How well do you know your suppliers?
Many organisations focus on investing in CRM systems but don't look at supplier data or ask the question: how well do you know your suppliers?
Good business is built on good decisions. To make the right calls, you need the data to back you up, so that you’re in the right place at the right time. Most organisations have great data when it comes to their sales, and CRM systems have become the bedrock of business. But when it comes to suppliers, access to good-quality data in the supply chain is often sorely lacking. And if you don't know enough about your suppliers, how are you going to have confidence in them? In moments of crisis, businesses which don’t know enough about their suppliers are more likely to go under. In this blog, we're posing a simple question: how well do you know your suppliers?
What you need to know about your suppliers
Broadly, supplier data fits into five buckets:
Fundamental trading information: who they are, what they do for us, and who to speak to. And as you don’t want to add new suppliers all the time, it's important to build up framework agreements to improve terms, starting with a preferred supplier list.

Some records |
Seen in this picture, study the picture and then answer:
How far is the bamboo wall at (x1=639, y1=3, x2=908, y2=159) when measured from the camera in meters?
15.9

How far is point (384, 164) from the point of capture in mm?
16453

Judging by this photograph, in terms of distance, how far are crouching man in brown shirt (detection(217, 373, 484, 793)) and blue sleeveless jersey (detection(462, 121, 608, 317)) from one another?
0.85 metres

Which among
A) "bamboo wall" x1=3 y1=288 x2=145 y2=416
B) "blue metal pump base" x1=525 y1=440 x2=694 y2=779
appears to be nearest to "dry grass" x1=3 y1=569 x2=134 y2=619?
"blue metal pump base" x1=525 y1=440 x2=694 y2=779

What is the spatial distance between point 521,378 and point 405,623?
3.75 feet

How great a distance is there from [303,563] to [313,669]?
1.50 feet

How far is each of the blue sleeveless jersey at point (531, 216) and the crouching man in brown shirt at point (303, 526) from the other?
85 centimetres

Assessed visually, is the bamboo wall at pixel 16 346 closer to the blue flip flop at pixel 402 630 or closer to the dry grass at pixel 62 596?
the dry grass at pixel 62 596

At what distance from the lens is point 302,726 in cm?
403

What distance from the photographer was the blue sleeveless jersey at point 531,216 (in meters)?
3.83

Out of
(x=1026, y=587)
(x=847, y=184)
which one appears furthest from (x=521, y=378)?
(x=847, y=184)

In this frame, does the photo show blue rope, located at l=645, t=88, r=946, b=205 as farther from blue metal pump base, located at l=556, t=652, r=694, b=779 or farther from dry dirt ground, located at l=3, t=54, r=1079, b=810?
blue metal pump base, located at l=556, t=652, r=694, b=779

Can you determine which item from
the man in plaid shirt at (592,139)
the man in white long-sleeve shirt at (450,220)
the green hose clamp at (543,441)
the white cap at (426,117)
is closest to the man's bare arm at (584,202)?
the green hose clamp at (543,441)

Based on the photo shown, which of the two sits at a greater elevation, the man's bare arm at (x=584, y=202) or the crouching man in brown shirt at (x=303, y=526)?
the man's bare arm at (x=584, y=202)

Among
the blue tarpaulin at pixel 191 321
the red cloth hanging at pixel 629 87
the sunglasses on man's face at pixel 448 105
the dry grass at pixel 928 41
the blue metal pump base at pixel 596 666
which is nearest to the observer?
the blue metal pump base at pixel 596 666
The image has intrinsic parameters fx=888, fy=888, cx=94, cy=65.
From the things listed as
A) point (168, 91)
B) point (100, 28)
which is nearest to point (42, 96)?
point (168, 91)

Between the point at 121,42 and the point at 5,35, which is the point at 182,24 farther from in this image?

PROBLEMS AND TASKS |
1. In the text on supplier data, into how many broad categories does supplier data fit?
2. Retype the passage of the supplier text that begins with the words "Good business is" and ends with "simple question: how well do you know your suppliers?".

IN RESPONSE |
1. Five.

2.
Good business is built on good decisions. To make the right calls, you need the data to back you up, so that you’re in the right place at the right time. Most organisations have great data when it comes to their sales, and CRM systems have become the bedrock of business. But when it comes to suppliers, access to good-quality data in the supply chain is often sorely lacking. And if you don't know enough about your suppliers, how are you going to have confidence in them? In moments of crisis, businesses which don’t know enough about their suppliers are more likely to go under. In this blog, we're posing a simple question: how well do you know your suppliers?